Give someone access to your digital life
With so many online accounts, subscriptions and social media portals, it is a good idea to give someone access to your digital usernames and passwords. If something happened to you, would your loved ones be able to access your accounts and manage the household’s finances? Make a list of all the important bank accounts and online portals together with your login credentials and PIN numbers, and give them to your spouse, financial adviser or trusted friend.
Don’t keep moving homes
As your family grows so too does the need for space. But before upgrading the family home think and plan ahead. Where will your children study after school? What accommodation will you need when your children are students? Where will they park their cars? Are you contemplating a work-from-home option?

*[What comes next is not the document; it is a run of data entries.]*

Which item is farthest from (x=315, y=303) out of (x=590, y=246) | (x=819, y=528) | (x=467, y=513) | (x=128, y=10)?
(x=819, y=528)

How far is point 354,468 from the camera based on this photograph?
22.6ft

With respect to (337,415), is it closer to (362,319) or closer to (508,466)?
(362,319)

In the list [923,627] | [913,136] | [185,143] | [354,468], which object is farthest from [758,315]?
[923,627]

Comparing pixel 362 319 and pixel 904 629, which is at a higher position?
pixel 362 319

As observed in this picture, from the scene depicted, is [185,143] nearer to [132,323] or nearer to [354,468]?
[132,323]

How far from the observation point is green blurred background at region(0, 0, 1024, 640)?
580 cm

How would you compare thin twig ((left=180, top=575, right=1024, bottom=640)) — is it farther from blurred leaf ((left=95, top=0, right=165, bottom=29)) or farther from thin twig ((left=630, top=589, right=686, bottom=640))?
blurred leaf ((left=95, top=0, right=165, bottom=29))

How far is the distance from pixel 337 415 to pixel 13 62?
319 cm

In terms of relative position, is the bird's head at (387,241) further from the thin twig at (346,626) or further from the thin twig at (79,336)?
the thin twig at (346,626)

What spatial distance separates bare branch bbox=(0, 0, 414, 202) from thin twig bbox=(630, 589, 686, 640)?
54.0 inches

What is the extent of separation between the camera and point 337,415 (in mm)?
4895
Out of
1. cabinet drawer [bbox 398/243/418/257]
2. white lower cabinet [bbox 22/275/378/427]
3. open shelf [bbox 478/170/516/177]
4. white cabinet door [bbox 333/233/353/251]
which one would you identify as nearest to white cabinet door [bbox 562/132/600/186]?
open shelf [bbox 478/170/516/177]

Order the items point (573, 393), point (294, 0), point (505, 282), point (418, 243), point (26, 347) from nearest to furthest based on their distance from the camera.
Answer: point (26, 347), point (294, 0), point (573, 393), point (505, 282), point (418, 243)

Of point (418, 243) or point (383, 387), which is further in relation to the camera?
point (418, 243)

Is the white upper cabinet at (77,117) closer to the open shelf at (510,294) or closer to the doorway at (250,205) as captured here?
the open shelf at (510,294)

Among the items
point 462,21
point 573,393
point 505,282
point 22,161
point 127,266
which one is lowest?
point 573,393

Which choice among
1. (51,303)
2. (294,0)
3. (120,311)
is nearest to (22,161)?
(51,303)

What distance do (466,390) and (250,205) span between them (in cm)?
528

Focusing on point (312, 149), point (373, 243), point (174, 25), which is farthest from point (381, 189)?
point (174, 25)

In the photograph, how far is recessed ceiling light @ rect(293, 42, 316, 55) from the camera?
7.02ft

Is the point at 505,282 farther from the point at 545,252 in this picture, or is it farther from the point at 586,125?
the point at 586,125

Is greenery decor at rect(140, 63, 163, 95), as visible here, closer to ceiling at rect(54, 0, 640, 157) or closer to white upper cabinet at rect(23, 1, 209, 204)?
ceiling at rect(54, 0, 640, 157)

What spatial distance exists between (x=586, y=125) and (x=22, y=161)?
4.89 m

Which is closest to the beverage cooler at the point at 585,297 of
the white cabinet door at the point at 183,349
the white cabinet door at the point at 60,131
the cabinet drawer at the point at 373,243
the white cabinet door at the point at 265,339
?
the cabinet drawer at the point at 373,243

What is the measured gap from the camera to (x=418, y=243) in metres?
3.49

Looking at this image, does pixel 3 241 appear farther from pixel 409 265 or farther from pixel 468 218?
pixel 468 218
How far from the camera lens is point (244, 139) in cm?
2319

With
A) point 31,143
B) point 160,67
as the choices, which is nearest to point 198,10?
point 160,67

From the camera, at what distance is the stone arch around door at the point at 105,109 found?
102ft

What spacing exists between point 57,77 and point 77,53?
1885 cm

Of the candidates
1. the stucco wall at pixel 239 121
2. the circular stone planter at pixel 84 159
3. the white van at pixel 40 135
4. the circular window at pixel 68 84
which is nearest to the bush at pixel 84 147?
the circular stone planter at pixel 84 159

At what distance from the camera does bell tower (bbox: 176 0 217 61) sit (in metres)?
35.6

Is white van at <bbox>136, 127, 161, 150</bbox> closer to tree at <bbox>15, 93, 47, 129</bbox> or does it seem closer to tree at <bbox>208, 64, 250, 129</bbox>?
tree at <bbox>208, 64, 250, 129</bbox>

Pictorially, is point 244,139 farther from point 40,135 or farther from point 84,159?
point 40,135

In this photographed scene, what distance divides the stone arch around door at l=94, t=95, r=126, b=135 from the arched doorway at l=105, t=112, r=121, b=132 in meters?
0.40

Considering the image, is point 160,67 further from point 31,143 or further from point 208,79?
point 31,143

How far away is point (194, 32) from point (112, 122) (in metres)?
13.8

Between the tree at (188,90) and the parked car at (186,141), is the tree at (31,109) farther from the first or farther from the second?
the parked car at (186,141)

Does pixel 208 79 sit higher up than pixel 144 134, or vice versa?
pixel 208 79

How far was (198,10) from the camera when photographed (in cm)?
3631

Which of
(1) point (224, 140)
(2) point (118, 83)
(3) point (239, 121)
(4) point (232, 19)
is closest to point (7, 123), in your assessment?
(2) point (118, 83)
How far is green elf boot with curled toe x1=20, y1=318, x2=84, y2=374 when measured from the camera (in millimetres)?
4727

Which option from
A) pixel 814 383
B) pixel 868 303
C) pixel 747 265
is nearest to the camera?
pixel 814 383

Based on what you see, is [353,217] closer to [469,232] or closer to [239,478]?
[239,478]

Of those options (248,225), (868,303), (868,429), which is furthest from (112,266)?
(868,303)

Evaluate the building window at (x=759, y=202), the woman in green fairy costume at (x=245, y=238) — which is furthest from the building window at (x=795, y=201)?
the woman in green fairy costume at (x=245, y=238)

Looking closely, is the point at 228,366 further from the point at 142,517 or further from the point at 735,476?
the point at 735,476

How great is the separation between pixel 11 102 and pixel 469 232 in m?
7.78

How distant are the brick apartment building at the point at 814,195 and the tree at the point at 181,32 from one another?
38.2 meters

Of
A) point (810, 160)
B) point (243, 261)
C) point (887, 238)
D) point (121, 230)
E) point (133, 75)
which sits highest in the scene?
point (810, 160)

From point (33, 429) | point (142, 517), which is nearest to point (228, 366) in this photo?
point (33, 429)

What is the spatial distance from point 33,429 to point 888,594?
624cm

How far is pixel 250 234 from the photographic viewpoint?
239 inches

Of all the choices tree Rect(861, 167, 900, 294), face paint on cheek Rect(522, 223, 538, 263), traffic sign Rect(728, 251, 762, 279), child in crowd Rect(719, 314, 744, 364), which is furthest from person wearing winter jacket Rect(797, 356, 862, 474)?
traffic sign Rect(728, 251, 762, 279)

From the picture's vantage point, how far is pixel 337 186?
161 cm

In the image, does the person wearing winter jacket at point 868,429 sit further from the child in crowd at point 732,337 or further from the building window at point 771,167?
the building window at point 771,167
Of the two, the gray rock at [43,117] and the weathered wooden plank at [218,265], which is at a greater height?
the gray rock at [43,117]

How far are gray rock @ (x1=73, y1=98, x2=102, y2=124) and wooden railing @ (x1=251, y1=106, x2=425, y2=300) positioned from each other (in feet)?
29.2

Do you foresee your parents living on your property in the future? Will they need a carer? Buying and selling homes is expensive so avoid upgrading to a home that will suffice for the next few years only. Think long-term about your family structure and the accommodation requirements you will need beyond the next few years.
Review your short-term insurance
It’s also likely that over the years you’ve accumulated more material possessions, particularly high cost items such as smart phones, tablets and tech gadgets, sports equipment, jewellery and clothing, so be sure to review your short-term insurance to make sure you are adequately covered.
Insure the stay-at-home spouse
If one of you is a stay-at-home spouse, don’t make the mistake of underestimating their need for life cover. Take account of the valuable functions the stay-at-home-spouse performs which can include cooking, cleaning, driving, tutoring, supervising, nursing and baby-sitting. If the stay-at-home-spouse was not there, who would perform these functions? How much would it cost you to hire au pairs, homework tutors, school transport services, baby-sitters and cleaning services? She might not earn an income, but the work she does has economic value.
The sheer pace at which technology advances is going to make staying relevant one of your greatest challenges going forward. Many older people attest to feeling irrelevant and isolated as technological advancements overtook them and ultimately left them behind. Your professional survival, particularly if you plan to work beyond age 65, depends on you keeping abreast of advances and future-proofing your professional worth. This is not the time to slow down professionally or become complacent in your job. Keep a finger on the pulse of where your industry is headed in the onslaught of 4IR and keep pace with it.